*Action item*
Read through the listing below and return only the lines containing "over".
[Source material — start]
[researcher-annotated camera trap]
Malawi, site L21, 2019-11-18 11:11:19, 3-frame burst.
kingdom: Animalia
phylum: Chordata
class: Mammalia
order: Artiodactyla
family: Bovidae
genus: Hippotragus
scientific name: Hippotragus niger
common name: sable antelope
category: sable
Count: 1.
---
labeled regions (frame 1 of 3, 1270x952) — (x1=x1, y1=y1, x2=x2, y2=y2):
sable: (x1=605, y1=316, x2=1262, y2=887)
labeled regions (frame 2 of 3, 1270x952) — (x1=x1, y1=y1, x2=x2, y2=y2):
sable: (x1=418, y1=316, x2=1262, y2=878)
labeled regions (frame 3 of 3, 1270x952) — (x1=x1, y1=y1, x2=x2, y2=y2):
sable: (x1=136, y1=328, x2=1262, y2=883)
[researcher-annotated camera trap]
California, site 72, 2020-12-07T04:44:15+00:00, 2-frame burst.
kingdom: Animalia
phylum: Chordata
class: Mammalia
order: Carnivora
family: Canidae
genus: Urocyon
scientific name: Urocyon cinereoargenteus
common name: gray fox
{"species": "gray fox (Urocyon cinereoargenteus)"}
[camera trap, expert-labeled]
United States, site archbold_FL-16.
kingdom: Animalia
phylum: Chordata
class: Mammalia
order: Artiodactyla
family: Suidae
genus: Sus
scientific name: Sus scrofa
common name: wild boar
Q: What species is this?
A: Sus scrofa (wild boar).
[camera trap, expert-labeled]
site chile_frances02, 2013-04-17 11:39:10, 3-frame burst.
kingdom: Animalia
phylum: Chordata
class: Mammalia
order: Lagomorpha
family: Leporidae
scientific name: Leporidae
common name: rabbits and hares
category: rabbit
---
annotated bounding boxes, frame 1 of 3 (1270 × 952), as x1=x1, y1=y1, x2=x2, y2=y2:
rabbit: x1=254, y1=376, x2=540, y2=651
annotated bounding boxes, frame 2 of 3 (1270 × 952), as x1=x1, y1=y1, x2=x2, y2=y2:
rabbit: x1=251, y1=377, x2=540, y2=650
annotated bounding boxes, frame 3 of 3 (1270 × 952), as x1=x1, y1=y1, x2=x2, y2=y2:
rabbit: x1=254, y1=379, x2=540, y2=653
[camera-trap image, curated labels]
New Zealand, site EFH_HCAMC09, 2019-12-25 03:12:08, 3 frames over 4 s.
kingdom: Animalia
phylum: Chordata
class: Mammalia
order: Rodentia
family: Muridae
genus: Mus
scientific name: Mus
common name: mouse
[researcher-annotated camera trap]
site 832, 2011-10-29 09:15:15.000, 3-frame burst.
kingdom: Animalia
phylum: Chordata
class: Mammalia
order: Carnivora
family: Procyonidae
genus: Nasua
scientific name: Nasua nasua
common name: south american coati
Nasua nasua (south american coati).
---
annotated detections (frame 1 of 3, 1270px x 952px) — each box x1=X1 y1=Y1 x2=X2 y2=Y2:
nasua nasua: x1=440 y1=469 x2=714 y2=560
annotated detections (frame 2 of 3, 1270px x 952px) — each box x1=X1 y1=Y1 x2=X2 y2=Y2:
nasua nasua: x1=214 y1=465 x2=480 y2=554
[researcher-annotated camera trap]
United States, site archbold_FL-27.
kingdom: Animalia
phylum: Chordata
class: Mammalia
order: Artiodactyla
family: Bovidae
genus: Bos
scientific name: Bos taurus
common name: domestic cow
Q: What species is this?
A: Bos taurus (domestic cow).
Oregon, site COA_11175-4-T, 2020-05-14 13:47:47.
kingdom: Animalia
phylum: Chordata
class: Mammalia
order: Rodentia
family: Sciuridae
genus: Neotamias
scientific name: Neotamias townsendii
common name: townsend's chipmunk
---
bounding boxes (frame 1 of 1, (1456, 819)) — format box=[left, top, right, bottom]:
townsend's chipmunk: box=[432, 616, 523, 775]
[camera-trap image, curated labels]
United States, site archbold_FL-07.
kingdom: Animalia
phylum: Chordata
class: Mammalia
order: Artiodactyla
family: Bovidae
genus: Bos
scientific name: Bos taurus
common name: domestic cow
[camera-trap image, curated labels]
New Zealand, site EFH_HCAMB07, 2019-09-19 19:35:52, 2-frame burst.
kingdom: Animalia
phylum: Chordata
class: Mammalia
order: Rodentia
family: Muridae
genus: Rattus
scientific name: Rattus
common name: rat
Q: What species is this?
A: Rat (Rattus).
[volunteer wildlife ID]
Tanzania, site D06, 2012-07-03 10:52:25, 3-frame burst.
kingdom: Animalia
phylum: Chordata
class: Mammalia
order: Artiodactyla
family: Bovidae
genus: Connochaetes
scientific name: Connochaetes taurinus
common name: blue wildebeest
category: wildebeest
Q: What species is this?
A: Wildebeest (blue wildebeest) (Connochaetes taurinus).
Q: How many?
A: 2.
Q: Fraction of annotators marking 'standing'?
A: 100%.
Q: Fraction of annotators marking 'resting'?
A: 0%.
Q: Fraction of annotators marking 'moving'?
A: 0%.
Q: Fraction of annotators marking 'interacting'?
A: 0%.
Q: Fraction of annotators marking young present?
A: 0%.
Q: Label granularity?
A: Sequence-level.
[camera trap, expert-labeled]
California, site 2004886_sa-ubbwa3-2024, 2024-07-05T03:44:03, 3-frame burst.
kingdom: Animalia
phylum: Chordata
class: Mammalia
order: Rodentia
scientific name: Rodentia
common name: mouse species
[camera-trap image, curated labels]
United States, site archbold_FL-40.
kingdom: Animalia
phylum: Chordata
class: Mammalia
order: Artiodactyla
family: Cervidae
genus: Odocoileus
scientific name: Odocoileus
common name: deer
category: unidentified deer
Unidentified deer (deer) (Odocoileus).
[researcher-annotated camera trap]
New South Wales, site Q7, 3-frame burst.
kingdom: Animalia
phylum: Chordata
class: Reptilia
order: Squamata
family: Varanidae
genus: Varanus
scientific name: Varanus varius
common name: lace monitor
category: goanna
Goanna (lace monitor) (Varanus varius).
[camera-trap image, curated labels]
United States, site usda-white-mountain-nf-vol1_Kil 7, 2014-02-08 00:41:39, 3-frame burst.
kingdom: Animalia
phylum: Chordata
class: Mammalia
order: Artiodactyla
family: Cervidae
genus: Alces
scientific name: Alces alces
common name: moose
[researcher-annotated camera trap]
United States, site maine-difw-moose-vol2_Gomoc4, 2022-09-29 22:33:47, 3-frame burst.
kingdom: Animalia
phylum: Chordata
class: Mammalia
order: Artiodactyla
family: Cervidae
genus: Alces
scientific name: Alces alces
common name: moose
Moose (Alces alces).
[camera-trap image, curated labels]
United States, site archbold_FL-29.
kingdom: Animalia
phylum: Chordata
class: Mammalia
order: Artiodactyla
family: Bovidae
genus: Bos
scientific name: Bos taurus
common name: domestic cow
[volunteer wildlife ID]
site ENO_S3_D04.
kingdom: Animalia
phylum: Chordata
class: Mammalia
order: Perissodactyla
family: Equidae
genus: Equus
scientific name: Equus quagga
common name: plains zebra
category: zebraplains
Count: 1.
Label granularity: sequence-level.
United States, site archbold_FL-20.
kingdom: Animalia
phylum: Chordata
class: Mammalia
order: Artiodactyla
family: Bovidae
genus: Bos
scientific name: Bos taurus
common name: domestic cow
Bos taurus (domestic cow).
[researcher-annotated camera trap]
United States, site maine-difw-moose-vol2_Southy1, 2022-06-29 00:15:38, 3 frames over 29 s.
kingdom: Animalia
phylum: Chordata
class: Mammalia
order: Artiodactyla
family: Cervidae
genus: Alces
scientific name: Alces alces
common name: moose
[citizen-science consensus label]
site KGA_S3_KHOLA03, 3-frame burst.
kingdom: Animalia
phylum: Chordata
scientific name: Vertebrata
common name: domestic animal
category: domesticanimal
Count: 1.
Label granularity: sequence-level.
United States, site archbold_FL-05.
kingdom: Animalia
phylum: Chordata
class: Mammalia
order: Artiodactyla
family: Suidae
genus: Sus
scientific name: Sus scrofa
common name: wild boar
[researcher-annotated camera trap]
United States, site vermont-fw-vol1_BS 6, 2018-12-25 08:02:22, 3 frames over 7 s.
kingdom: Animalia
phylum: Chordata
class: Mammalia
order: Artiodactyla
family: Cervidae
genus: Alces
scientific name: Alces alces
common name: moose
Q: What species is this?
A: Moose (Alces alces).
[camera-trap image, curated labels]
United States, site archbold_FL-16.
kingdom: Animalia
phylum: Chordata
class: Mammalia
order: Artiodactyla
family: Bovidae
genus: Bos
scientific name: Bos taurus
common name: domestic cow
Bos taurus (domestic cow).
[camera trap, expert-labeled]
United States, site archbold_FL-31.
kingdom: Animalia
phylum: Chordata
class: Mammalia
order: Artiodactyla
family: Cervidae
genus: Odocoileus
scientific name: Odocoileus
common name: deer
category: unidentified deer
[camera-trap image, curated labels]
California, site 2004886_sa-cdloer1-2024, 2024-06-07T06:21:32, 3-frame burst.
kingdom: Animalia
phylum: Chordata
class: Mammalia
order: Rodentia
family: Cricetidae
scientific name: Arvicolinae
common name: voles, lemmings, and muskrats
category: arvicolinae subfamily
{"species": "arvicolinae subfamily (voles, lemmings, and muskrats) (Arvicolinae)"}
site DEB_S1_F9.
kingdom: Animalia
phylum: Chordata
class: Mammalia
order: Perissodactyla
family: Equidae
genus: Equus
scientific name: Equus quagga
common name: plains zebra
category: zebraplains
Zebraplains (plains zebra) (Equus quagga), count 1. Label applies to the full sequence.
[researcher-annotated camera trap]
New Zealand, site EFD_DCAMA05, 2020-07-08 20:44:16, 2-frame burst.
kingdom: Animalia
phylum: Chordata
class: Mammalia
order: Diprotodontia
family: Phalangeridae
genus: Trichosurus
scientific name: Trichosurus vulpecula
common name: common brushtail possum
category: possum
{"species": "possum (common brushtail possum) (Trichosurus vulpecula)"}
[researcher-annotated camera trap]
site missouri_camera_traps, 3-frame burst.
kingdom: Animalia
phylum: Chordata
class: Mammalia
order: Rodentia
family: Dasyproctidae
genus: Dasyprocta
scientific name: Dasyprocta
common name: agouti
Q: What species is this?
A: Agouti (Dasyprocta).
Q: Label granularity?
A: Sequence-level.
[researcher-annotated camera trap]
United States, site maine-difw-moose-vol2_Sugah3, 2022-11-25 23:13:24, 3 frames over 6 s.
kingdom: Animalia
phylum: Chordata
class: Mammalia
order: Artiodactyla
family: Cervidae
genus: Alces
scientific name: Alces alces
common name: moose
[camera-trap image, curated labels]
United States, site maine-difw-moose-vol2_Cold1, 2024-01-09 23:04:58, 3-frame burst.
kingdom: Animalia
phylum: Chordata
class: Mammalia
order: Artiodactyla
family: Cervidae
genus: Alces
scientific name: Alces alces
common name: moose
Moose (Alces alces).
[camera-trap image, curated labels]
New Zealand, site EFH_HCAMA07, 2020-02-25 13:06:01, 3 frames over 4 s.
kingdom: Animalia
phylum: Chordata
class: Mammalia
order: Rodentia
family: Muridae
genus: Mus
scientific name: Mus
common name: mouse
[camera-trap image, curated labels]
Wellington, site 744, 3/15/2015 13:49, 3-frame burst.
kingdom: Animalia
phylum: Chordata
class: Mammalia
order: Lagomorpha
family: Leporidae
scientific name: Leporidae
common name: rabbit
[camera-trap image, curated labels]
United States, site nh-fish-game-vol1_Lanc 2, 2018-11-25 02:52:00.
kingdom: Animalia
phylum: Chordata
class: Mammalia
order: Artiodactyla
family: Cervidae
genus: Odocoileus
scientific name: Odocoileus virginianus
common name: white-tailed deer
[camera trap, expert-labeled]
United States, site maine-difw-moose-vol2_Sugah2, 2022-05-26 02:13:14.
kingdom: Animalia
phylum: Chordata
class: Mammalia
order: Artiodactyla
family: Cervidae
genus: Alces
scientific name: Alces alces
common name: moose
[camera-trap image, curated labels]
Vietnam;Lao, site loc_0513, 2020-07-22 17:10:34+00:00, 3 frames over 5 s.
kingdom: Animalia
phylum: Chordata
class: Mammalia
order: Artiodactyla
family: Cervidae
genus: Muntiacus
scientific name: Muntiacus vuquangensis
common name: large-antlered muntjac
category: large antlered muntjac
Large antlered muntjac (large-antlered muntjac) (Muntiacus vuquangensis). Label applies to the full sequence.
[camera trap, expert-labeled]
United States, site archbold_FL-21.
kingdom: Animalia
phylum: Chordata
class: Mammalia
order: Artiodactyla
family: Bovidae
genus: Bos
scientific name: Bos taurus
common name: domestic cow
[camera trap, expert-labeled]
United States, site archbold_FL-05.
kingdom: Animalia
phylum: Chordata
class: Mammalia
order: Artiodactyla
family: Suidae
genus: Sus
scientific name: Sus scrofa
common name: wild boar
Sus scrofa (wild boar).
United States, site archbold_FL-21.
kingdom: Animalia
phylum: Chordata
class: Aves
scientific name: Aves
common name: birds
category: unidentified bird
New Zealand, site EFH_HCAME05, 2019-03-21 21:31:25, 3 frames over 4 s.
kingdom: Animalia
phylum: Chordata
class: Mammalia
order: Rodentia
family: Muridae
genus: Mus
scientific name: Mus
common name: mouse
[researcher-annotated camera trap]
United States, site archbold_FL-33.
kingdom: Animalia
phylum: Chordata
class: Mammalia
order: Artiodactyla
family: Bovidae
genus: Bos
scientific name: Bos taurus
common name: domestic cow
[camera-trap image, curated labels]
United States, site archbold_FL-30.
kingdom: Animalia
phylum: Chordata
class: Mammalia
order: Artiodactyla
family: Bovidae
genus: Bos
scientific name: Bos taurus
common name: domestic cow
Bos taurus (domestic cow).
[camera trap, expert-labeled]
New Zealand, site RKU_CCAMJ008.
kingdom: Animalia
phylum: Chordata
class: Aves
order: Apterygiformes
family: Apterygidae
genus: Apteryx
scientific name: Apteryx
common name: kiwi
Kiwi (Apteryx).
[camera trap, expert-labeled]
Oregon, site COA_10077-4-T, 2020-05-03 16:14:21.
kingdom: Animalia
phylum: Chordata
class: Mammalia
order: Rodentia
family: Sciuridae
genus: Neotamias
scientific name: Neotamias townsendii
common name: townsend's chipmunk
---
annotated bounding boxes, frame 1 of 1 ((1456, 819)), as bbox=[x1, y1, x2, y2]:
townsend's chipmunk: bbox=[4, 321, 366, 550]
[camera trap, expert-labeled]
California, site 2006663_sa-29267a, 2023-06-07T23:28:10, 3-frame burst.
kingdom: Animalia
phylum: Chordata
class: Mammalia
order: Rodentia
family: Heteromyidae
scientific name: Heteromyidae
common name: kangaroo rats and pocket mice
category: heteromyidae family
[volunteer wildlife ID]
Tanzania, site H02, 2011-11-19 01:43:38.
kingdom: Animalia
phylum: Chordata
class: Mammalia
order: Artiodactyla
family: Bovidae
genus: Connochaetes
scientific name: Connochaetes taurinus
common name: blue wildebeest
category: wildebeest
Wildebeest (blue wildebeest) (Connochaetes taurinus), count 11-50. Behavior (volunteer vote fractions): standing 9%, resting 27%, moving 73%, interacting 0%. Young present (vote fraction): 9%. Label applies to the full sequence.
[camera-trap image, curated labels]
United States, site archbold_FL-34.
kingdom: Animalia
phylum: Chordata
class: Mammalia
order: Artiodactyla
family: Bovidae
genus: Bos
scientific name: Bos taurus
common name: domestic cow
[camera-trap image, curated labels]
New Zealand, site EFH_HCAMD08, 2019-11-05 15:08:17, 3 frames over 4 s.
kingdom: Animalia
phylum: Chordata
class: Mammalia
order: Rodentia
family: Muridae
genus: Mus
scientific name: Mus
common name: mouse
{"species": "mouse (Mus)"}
[Source material — finish]
*Solution below*
New Zealand, site EFH_HCAMC09, 2019-12-25 03:12:08, 3 frames over 4 s.
United States, site maine-difw-moose-vol2_Southy1, 2022-06-29 00:15:38, 3 frames over 29 s.
United States, site vermont-fw-vol1_BS 6, 2018-12-25 08:02:22, 3 frames over 7 s.
United States, site maine-difw-moose-vol2_Sugah3, 2022-11-25 23:13:24, 3 frames over 6 s.
New Zealand, site EFH_HCAMA07, 2020-02-25 13:06:01, 3 frames over 4 s.
Vietnam;Lao, site loc_0513, 2020-07-22 17:10:34+00:00, 3 frames over 5 s.
New Zealand, site EFH_HCAME05, 2019-03-21 21:31:25, 3 frames over 4 s.
New Zealand, site EFH_HCAMD08, 2019-11-05 15:08:17, 3 frames over 4 s.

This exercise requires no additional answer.